Book by Helen Humphreys

The reinvention of loveHistory, that incubator of stranger-than-fiction stories, provides the plot outline for Humphreys’ intriguing new novel set in the literary ferment of 19th-century Paris. Its focus is the doomed affair between journalist and literary critic Charles Sainte-Beuve and Adèle Hugo, the wife of Victor Hugo, Sainte-Beuve’s friend and neighbour. It’s a tale whose potential scope is as epic as a Hugo novel, given the sensational details. Cross-dressing! Hermaphroditic genital malformation! Social climbing at the court of Napoleon III! Literary rivalries! Insanity!

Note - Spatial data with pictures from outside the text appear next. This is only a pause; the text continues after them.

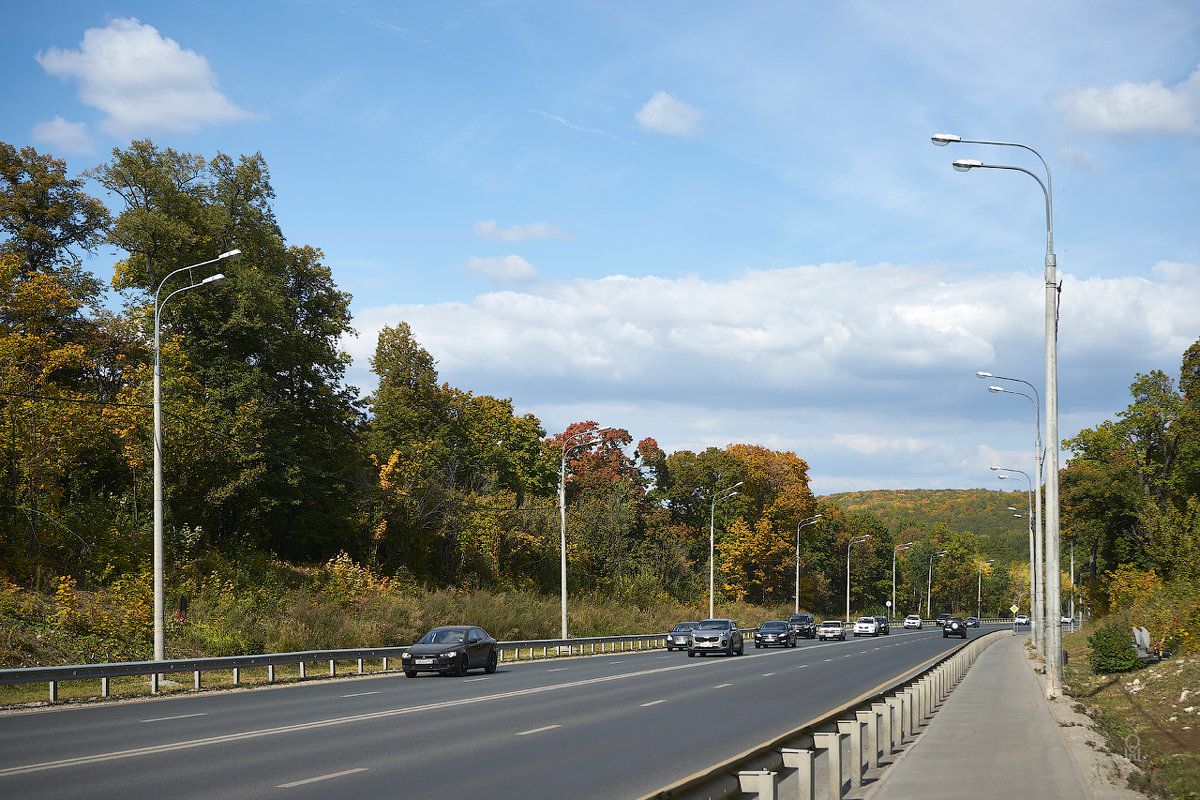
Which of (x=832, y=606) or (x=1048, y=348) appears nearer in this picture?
(x=1048, y=348)

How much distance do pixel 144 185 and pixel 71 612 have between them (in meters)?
23.2

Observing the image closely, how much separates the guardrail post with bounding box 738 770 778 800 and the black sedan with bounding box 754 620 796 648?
48426 millimetres

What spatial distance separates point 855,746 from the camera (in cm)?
1086

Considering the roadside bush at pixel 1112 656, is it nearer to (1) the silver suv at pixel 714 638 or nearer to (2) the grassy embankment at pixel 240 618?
(1) the silver suv at pixel 714 638

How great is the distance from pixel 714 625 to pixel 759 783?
38.2 meters

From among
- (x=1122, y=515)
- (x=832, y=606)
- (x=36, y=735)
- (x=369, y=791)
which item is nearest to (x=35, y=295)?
(x=36, y=735)

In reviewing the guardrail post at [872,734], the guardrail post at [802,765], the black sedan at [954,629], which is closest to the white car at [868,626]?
the black sedan at [954,629]

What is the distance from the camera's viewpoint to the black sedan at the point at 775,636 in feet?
176

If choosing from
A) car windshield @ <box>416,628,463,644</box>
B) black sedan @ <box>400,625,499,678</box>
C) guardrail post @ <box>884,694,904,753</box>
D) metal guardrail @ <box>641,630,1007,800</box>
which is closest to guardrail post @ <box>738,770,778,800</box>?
metal guardrail @ <box>641,630,1007,800</box>

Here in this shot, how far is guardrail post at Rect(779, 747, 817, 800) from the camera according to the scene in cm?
765

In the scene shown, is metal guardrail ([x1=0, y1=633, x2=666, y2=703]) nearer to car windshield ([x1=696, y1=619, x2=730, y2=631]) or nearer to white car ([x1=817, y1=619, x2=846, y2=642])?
car windshield ([x1=696, y1=619, x2=730, y2=631])

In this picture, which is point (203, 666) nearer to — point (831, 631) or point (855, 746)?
point (855, 746)

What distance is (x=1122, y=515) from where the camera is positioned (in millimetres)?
73875

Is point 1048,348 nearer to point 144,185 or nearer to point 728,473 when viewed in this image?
point 144,185
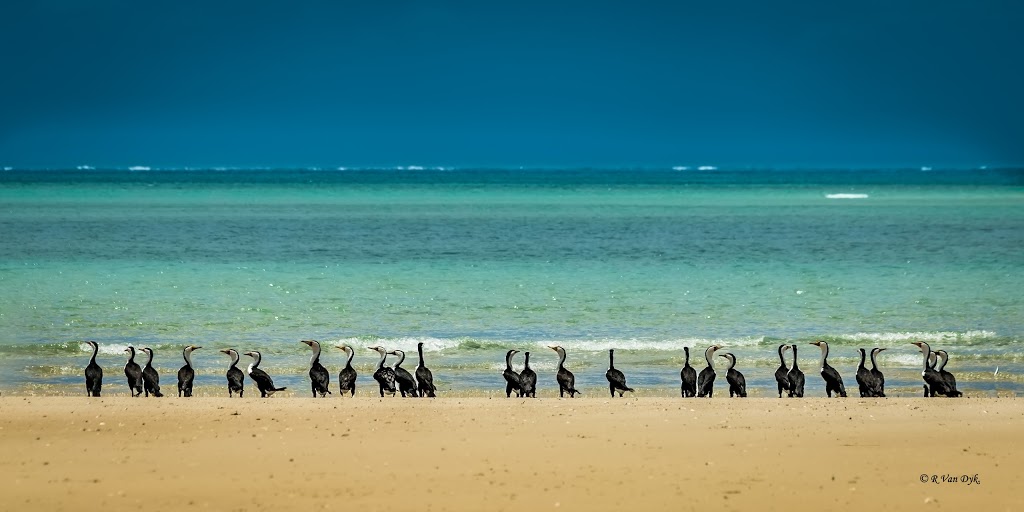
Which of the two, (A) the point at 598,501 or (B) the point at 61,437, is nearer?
(A) the point at 598,501

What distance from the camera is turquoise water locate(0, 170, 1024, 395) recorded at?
16.2m

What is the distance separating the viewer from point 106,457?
9.59m

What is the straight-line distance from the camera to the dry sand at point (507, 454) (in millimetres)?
8562

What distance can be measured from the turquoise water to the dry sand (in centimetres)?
249

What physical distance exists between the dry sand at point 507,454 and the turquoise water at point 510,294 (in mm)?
2493

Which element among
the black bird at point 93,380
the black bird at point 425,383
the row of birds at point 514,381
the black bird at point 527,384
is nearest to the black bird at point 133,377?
the row of birds at point 514,381

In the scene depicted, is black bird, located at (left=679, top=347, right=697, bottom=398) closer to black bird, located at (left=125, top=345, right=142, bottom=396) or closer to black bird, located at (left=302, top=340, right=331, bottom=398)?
black bird, located at (left=302, top=340, right=331, bottom=398)

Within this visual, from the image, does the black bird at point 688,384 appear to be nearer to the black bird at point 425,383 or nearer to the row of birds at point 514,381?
the row of birds at point 514,381

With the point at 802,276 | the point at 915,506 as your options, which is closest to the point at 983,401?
the point at 915,506

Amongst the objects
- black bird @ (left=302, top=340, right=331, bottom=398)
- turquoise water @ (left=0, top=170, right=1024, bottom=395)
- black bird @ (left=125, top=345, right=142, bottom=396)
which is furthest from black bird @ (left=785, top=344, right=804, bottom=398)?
black bird @ (left=125, top=345, right=142, bottom=396)

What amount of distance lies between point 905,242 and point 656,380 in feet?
83.6

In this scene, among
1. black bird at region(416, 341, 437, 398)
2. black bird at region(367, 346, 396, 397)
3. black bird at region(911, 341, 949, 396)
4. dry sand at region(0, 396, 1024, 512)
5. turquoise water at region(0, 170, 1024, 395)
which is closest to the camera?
dry sand at region(0, 396, 1024, 512)

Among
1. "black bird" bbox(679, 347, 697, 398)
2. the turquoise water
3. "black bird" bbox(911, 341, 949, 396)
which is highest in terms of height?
"black bird" bbox(911, 341, 949, 396)

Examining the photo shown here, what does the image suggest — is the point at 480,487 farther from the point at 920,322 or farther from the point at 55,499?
the point at 920,322
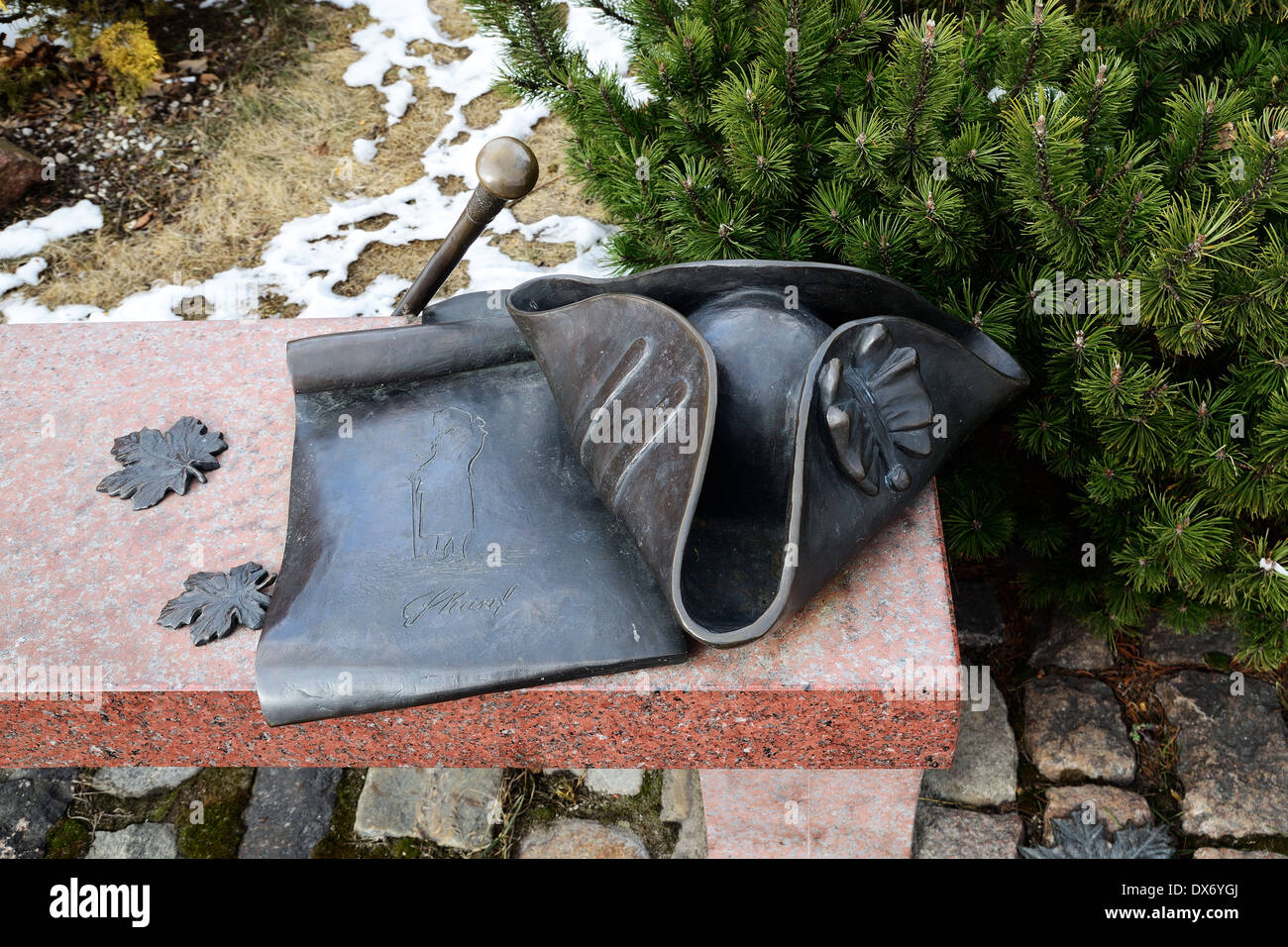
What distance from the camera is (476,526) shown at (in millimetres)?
1796

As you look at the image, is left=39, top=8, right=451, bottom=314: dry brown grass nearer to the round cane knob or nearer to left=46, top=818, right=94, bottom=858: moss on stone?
left=46, top=818, right=94, bottom=858: moss on stone

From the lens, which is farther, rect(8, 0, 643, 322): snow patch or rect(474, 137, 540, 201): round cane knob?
rect(8, 0, 643, 322): snow patch

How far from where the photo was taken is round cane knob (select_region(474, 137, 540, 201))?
5.85ft

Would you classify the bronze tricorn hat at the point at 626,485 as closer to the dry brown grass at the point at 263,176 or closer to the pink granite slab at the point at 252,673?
the pink granite slab at the point at 252,673

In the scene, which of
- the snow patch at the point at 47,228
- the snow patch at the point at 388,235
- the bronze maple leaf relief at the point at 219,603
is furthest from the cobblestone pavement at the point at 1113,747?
the snow patch at the point at 47,228

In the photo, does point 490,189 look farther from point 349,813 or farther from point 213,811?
point 213,811

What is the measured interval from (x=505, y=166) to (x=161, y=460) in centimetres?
96

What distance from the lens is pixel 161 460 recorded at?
2061 mm

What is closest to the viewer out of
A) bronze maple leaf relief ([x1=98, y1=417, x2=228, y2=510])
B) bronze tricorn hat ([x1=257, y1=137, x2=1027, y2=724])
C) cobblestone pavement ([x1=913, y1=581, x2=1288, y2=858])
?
bronze tricorn hat ([x1=257, y1=137, x2=1027, y2=724])

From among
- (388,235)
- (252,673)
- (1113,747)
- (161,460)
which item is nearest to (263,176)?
(388,235)

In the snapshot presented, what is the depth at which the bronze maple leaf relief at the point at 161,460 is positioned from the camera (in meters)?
2.01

Yet Humphreys, a nuanced, evocative writer, chooses to fill in the bold outline gently, even pallidly, with pastel hues, alternating Charles’s and Adele’s voices over 30 years. Their affair, conducted in hotel rooms and furtive public meetings for which Sainte-Beuve disguised himself in his mother’s clothing as “Charlotte” with odd alacrity, is truncated, though not because of Sainte-Beuve’s hermaphroditic genital malformation, “a sex the size of a snail,” which turns out to be a bonus for Adèle, who doesn’t want more children. When the arrogant Sainte-Beuve boasts to Hugo he’s bedding his wife, the writer moves the family across the Seine and later to virtual exile in Guernsey, where lovesick Sainte-Beuve later pops up.

It’s not a spoiler to say they don’t live happily ever after. The pompous Sainte-Beauve spends his life pining for Adèle, social climbing at court, travelling in circles that include Chopin, Alexandre Dumas and George Sand (another cross-dresser), and philosophizing about love and his encroaching mortality.

The sympathetic Adèle fares more poorly: tethered to a self-preoccupied husband who flaunts his mistress, devastated by the drowning of her eldest daughter, and unhinged by her daughter Adèle’s dramatic descent into insanity. Her death of heart trouble warrants only one line in Sainte-Beuve’s account. It isn’t the only glaring misstep. In another, Sainte-Beuve, who died in 1869, mentions Marcel Proust, born in 1871, which would make him clairvoyant. Then again, given the extraordinary details that animate this pale yet oddly compelling fictionalization, maybe he was.